[Dataset excerpt]
* * *

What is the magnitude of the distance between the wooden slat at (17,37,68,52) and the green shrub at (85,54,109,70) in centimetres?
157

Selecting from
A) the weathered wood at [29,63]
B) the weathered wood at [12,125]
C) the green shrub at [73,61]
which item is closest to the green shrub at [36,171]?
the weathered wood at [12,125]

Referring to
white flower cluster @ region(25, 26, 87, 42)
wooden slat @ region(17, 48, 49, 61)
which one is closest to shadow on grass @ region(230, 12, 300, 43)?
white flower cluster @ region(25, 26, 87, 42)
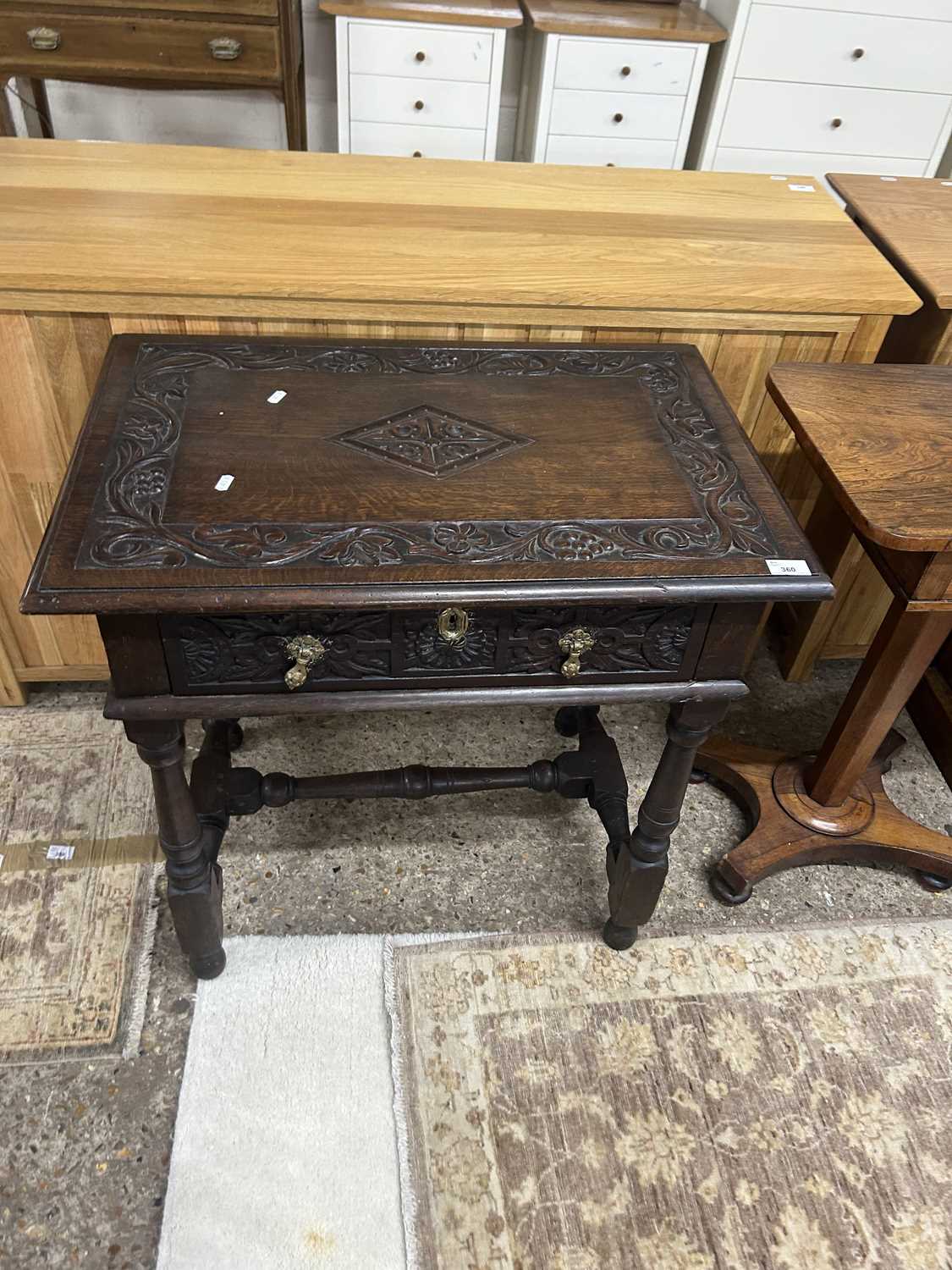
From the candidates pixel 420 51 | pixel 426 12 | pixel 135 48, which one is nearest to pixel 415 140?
pixel 420 51

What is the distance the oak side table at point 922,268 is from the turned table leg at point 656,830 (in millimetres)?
878

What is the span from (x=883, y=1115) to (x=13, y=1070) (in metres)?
1.33

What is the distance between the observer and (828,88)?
3121mm

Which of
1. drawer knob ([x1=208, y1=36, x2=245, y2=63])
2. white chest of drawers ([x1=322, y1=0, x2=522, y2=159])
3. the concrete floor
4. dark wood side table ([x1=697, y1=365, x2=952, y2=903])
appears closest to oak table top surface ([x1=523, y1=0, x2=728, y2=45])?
white chest of drawers ([x1=322, y1=0, x2=522, y2=159])

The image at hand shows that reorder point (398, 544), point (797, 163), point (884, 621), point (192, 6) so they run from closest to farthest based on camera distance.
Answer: point (398, 544) < point (884, 621) < point (192, 6) < point (797, 163)

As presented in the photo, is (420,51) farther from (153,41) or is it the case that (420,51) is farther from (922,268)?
(922,268)

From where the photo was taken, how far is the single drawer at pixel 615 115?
3.15m

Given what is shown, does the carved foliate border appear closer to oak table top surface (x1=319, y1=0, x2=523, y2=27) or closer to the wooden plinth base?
the wooden plinth base

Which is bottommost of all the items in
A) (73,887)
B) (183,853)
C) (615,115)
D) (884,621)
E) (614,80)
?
(73,887)

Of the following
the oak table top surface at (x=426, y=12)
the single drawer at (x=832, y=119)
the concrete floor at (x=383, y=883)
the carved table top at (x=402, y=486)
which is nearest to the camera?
the carved table top at (x=402, y=486)

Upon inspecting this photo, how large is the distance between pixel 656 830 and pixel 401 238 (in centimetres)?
105

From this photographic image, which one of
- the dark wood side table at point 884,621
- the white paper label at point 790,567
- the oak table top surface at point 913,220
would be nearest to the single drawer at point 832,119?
the oak table top surface at point 913,220

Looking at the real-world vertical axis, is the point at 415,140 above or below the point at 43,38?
below

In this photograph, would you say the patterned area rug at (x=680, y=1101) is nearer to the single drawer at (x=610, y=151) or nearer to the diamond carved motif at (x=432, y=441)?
the diamond carved motif at (x=432, y=441)
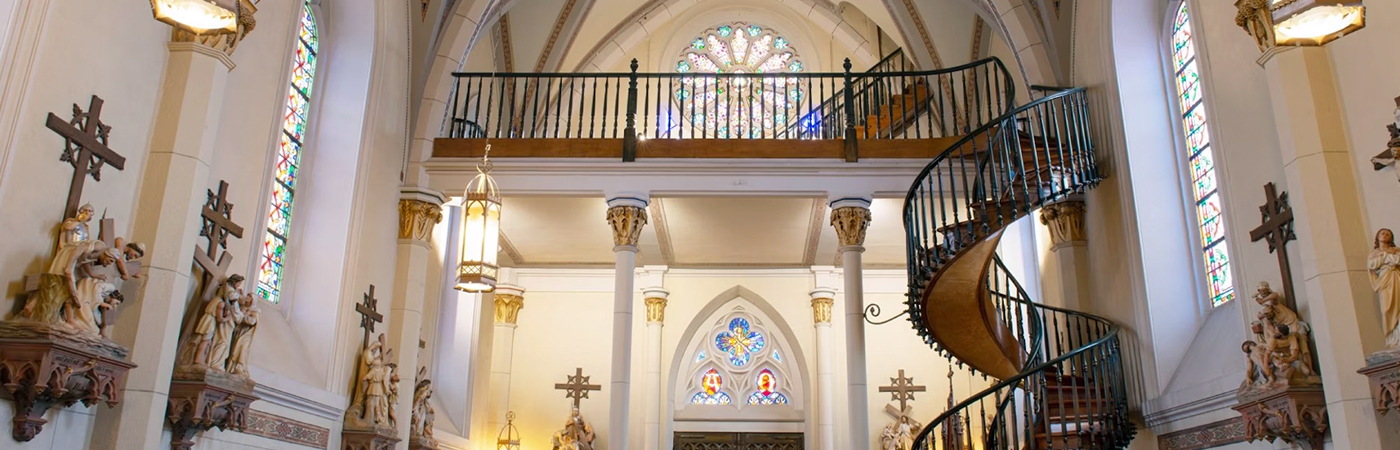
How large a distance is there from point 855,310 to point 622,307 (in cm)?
222

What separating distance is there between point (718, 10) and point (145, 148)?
11.6m

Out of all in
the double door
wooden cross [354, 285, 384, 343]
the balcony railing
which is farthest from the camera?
the double door

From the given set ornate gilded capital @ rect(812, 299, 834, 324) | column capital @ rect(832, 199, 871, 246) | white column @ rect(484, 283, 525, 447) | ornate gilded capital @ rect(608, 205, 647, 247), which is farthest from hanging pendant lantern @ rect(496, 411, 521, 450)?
column capital @ rect(832, 199, 871, 246)

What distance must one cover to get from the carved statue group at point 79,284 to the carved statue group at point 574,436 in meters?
8.53

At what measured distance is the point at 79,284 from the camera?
14.4 ft

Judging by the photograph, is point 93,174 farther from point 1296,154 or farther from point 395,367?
point 1296,154

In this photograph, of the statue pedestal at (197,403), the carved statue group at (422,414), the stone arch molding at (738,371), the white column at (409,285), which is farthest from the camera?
the stone arch molding at (738,371)

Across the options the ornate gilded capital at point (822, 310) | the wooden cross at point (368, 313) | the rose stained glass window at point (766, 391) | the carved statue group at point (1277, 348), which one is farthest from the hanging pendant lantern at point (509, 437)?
the carved statue group at point (1277, 348)

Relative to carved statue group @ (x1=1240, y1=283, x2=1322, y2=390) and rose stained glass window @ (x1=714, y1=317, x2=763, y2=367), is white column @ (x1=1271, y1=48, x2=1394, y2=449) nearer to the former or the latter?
carved statue group @ (x1=1240, y1=283, x2=1322, y2=390)

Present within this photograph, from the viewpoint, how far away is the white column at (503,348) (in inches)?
529

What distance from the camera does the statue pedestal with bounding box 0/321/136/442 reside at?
4.07m

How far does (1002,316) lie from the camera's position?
9102 millimetres

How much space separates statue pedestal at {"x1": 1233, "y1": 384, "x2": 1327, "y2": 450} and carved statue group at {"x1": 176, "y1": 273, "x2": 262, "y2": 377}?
574 centimetres

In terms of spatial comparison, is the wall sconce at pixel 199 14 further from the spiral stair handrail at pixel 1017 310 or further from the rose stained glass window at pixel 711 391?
the rose stained glass window at pixel 711 391
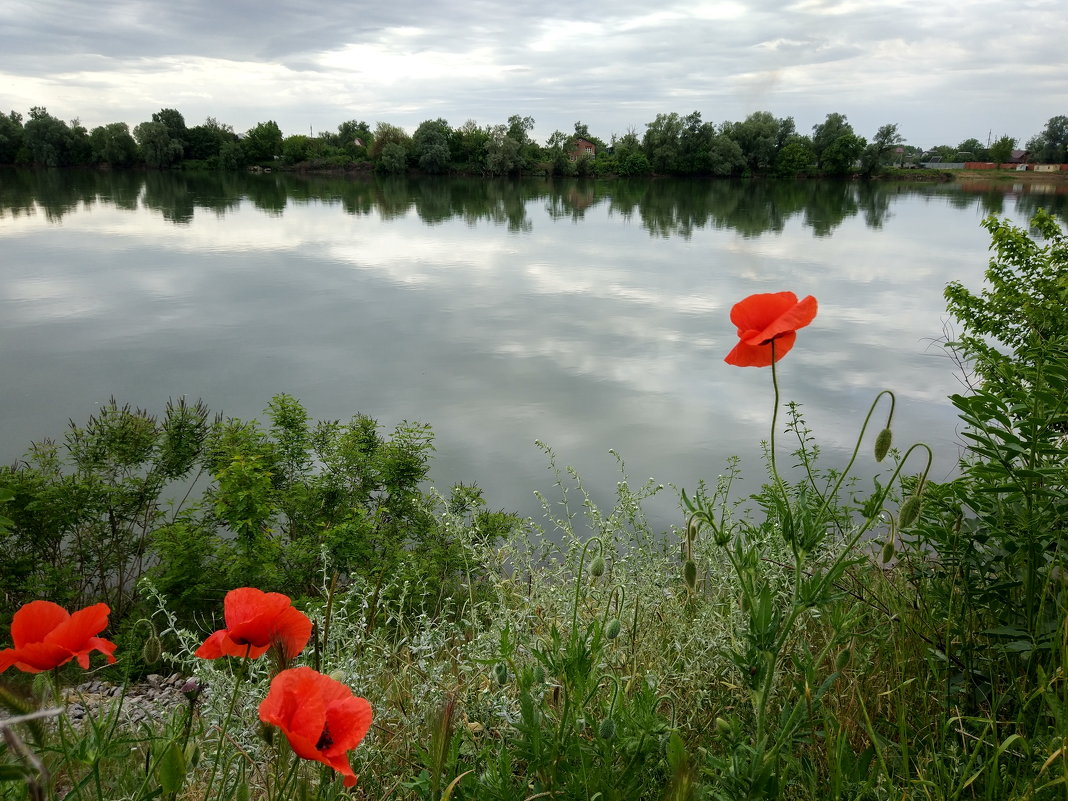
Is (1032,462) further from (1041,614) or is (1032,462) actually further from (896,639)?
(896,639)

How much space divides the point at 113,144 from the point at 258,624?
232ft

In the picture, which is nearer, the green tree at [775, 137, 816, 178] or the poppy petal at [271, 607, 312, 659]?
the poppy petal at [271, 607, 312, 659]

* * *

◆ **Exercise goal**
Report how many lines of the material above contain the string "floor", treating uppercase and lowercase as different. Give only the number.

◆ **Full response**
2